At the foundations of modern life lies the transcendental idea of Individualism: the individual human soul as one, indivisible, and whole. We mark the beginning of our new world by declaring the independence of the individual, the freedom of the individual, the sanctity of the individual, the essential equality of all individual souls. In the soul originate all the powers of society, all that has been or shall be. The signal revelation of modern history is simple this: “the individual is the world.”
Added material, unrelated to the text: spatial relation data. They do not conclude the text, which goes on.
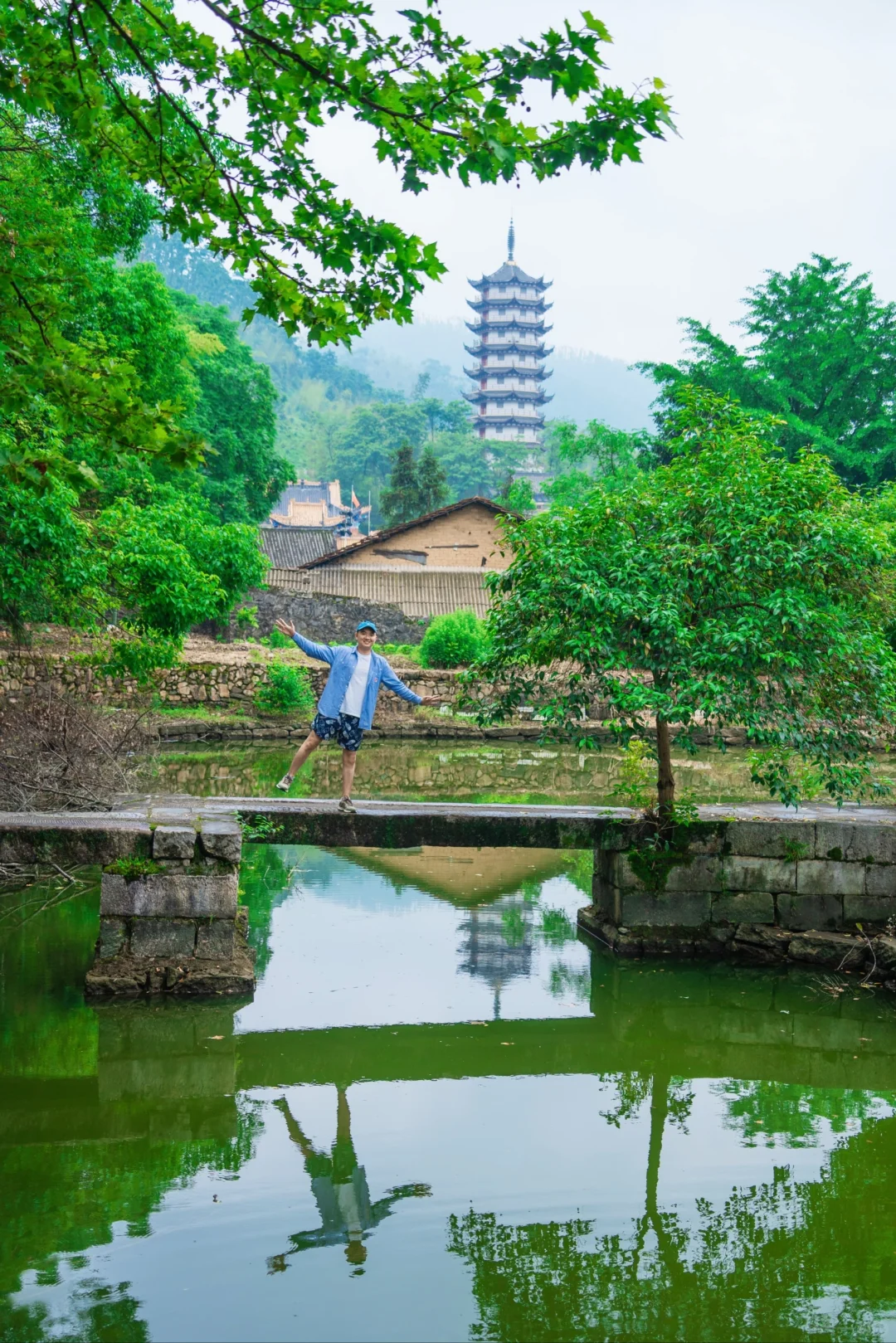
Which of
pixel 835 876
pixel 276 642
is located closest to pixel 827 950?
pixel 835 876

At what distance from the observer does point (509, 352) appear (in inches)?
2653

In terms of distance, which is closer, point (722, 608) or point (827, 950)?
point (827, 950)

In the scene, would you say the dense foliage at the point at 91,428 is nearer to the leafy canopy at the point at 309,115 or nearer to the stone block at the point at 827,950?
the leafy canopy at the point at 309,115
Transcendental Individualism is embodied in the heroic ideal of "plain living and high thinking," a wisdom-ethic with deep roots among the American Indian peoples and the civilizations of Europe, Asia, Africa, and the Middle East. It is an unfolding conversation of many voices, seeking that harmony within us each we can all call home.

In America, this ideal is often associated with Ralph Waldo Emerson and the experiment in recovered origins undertaken by Henry Thoreau at Walden Pond in 1845. The transcendentalists of the American Renaissance sought to individuate the truths affirmed as self-evident by the founders in 1776. With the closing of the American frontier in 1890, that same ideal went to earth to give rise to the wilderness preservation movement in the West. It is one ideal in many guises.

The Innermost House Foundation® triangulates those three incarnations of the Ideal in America in quest of their essential spirit. Innermost House has been described as "The Most Inspiring Small House Ever," and its published record has established it among the most widely known small structures of modern times, reaching hundreds of thousands of people from every state and over a hundred nations of the world.

The house forms a microcosmos to enclose a culture of individuation, dedicated to seeking out the sources of an authentic relation to wild nature in the Mythic Landscape, to creative art in the Archetypes of Craft, and to original thought in the Ideals of the Mind. We seek the renewal of our world, not by turning from it, but by turning inward of it toward the individual. We seek a marriage of nature, art and thought in the infinitude of the soul.

In an ever more divided world, Innermost House is a pioneer outpost research station in human unity. We are engaged in a continuing experiment in "Life in the Woods," undertaken to cultivate a deeper and richer expectation of life in the world. We are building a culture of individuality where male and female, black and white, rich and poor, East and West, young and old, are truly one in the soul. In the words of Abraham Lincoln, we seek an abiding union in spirit as "the last best hope of earth."